Comparing Nutrients in 500 calories MilletVS Cooked Long-grain Brown Rice
Weight per 500 calories
Millet
132g
Cooked Long-grain Brown Rice
407g
Millet has 3.1 times more energy per 100g than Cooked Long-grain Brown Rice. It has high energy density when compared to other foods.

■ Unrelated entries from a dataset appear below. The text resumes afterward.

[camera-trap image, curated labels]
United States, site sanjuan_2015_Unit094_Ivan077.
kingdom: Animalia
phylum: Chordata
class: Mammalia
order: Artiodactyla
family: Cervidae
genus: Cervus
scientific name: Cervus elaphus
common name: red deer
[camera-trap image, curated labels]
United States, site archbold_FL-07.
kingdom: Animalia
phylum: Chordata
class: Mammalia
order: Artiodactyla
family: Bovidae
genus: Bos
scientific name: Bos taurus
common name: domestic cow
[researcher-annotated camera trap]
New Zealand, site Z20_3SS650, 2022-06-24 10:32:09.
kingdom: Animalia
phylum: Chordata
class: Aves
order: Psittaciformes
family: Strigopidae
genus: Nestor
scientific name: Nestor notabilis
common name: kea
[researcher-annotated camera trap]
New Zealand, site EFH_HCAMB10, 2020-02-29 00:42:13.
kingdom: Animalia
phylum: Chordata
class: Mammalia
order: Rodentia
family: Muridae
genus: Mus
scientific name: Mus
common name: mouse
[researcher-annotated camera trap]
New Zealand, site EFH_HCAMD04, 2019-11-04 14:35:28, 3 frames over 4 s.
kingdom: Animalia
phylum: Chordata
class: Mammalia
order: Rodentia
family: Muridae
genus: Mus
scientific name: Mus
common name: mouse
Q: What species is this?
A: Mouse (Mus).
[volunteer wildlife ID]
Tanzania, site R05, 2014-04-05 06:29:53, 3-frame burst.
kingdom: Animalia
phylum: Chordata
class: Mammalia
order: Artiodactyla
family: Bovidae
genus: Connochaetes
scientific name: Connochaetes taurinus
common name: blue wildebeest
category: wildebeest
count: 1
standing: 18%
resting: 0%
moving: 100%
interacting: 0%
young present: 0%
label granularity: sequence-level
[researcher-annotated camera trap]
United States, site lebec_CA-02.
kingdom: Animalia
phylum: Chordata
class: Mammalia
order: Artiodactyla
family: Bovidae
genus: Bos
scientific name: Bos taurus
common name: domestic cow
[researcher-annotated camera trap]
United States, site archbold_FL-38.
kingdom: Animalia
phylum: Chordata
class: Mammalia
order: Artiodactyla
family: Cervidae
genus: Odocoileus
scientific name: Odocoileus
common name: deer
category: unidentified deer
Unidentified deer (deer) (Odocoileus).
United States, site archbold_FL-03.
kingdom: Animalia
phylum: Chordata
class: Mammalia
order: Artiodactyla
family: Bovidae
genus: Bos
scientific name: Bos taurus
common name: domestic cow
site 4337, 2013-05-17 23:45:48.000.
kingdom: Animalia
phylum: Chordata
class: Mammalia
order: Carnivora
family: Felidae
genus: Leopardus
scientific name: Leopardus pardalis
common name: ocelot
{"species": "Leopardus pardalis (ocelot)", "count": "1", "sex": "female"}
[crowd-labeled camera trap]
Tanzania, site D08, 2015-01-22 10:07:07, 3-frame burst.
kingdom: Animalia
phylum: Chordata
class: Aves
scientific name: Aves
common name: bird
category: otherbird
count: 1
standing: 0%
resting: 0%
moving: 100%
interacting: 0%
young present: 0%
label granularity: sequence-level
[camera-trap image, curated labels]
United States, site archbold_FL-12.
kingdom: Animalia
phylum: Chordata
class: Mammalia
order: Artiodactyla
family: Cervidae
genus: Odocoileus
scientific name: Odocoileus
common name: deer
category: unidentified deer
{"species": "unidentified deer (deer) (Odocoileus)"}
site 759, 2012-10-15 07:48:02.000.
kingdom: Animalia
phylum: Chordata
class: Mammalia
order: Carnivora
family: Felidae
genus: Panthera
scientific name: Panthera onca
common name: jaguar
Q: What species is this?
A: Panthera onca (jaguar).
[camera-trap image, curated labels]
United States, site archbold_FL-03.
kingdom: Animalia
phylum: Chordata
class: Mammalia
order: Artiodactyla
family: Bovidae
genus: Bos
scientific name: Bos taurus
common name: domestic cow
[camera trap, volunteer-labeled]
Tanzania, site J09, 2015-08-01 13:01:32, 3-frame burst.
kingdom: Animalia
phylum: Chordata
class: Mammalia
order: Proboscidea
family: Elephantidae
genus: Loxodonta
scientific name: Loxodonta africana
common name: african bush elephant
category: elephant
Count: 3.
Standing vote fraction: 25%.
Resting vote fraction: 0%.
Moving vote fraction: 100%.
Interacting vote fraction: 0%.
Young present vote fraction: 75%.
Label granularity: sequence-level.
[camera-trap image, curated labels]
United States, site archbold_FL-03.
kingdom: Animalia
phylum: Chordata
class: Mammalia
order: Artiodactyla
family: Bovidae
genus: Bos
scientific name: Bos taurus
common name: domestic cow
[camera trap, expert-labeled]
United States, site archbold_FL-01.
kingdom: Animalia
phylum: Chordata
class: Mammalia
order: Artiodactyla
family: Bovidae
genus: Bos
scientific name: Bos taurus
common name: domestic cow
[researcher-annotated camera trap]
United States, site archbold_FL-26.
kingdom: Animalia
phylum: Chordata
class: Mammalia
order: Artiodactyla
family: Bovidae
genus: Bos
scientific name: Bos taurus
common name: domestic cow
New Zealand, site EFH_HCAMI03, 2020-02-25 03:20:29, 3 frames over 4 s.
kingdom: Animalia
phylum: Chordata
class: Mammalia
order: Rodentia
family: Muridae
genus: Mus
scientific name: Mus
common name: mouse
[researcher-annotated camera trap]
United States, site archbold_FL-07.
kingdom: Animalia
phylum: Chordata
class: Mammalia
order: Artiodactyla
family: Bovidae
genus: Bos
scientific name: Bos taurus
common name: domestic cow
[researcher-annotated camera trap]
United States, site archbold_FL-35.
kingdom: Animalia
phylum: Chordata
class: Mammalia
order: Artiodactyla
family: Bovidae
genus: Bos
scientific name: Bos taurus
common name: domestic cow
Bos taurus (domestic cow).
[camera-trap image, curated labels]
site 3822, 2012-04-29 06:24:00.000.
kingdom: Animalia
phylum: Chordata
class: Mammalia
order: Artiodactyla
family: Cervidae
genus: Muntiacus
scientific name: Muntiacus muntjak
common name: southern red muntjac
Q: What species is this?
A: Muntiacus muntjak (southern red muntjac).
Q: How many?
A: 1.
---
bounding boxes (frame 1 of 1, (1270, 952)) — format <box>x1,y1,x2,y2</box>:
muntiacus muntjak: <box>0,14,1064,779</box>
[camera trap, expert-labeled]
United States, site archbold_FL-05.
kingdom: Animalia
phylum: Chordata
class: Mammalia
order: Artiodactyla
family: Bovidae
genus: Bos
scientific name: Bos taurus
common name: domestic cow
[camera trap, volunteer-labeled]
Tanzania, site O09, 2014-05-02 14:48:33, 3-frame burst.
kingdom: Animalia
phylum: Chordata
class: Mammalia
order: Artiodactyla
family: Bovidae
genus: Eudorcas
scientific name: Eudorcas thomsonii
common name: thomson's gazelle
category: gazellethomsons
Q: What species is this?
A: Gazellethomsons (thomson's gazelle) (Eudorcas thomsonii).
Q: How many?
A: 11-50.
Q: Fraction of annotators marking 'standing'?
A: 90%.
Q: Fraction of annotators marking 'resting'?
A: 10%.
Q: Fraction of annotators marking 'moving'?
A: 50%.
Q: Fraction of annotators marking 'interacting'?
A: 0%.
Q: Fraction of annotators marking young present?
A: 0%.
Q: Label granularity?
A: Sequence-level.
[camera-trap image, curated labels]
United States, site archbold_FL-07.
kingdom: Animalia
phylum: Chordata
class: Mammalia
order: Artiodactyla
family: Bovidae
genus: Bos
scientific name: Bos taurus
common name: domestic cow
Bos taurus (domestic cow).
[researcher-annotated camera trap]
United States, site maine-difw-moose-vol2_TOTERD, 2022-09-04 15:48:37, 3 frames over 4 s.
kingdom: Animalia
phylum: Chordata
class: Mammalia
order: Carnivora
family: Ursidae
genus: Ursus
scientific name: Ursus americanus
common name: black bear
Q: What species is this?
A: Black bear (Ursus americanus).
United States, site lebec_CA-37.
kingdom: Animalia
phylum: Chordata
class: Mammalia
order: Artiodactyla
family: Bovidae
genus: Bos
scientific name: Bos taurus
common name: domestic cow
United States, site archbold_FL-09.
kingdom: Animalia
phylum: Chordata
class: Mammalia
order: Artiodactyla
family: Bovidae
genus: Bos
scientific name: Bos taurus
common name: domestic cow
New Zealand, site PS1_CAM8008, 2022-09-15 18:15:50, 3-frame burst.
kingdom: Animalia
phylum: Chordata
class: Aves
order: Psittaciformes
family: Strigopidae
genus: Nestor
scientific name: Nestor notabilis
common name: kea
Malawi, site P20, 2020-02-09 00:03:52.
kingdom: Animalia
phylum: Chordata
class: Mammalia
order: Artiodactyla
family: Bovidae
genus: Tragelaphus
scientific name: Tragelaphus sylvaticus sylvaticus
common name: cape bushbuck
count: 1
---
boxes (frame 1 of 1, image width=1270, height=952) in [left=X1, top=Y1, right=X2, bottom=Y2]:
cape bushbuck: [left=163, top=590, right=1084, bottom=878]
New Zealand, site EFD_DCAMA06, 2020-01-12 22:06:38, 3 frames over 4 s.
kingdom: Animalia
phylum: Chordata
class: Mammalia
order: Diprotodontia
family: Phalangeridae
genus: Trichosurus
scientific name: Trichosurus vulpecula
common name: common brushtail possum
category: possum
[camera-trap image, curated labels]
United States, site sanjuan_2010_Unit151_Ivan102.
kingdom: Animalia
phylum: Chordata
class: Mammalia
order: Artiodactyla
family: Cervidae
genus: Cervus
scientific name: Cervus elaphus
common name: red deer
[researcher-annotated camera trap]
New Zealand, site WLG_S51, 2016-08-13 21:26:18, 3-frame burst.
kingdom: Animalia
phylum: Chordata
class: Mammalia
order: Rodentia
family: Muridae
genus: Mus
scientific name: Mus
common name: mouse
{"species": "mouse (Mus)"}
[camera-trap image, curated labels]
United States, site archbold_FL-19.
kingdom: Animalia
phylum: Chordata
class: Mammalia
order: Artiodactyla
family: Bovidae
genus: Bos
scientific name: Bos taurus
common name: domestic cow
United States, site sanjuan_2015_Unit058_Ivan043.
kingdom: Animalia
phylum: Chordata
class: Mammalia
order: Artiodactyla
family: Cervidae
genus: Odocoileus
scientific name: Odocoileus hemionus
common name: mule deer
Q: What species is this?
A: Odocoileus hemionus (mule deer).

Cooked Long-grain Brown Rice having average energy density.
Discover which food has more nutrients per 500 calories - Millet or Cooked Long-grain Brown Rice?
Millet VS Cooked Long-grain Brown Rice Nutrients Per 500 Kcal
Discover which food has more nutrients per 500 calories - Millet or Cooked Long-grain Brown Rice?
Lets compare vitamin content per 500 calories of Millet vs Cooked Long-grain Brown Rice:
500 calories of Millet have 1.4 times more Vitamin B2 and 3.1 times more Vitamin B9 than Cooked Long-grain Brown Rice.
While 500 kcal of Cooked Long-grain Brown Rice contain 1.3 times more Vitamin B1, 1.7 times more Vitamin B3 and 1.4 times more Vitamin B5 than Raw Millet.
Both Millet and Cooked Long-grain Brown Rice provide similar amounts of Vitamin B6 per 500 calories.
500 calories of Cooked Long-grain Brown Rice have insufficient amounts of Vitamin B9
Both Raw Millet as well as Cooked Long-grain Brown Rice have insufficient amounts of Vitamin A, Vitamin B12, Vitamin C, Vitamin D, Vitamin E and Vitamin K in 500 calories.
Comparing minerals per 500 calories for Millet vs Cooked Long-grain Brown Rice:
500 calories of Millet have 2.3 times more Copper and 1.7 times more Iron than Cooked Long-grain Brown Rice.
While 500 kcal of Cooked Long-grain Brown Rice contain 1.8 times more Manganese, 1.4 times more Potassium, 6.6 times more Selenium and 1.3 times more Zinc than Raw Millet.
Both Millet and Cooked Long-grain Brown Rice contain similar levels of Magnesium and Phosphorus per 500 calories.
500 calories of Millet lack sufficient amounts of Potassium and Selenium
Both Raw Millet as well as Cooked Long-grain Brown Rice lack sufficient amounts of Calcium in 500 calories.
Comparison of macro-nutrients per 500 calories:
500 calories of Millet have 1.8 times more Omega 6, 1.7 times more Fiber and 1.3 times more Protein than Cooked Long-grain Brown Rice.
Both Millet and Cooked Long-grain Brown Rice offer comparable quantities of Energy and Carbohydrate per 500 calories.
500 calories of Cooked Long-grain Brown Rice provide inadequate amounts of Omega 6
Both Raw Millet as well as Cooked Long-grain Brown Rice provide inadequate amounts of Omega 3 in 500 calories.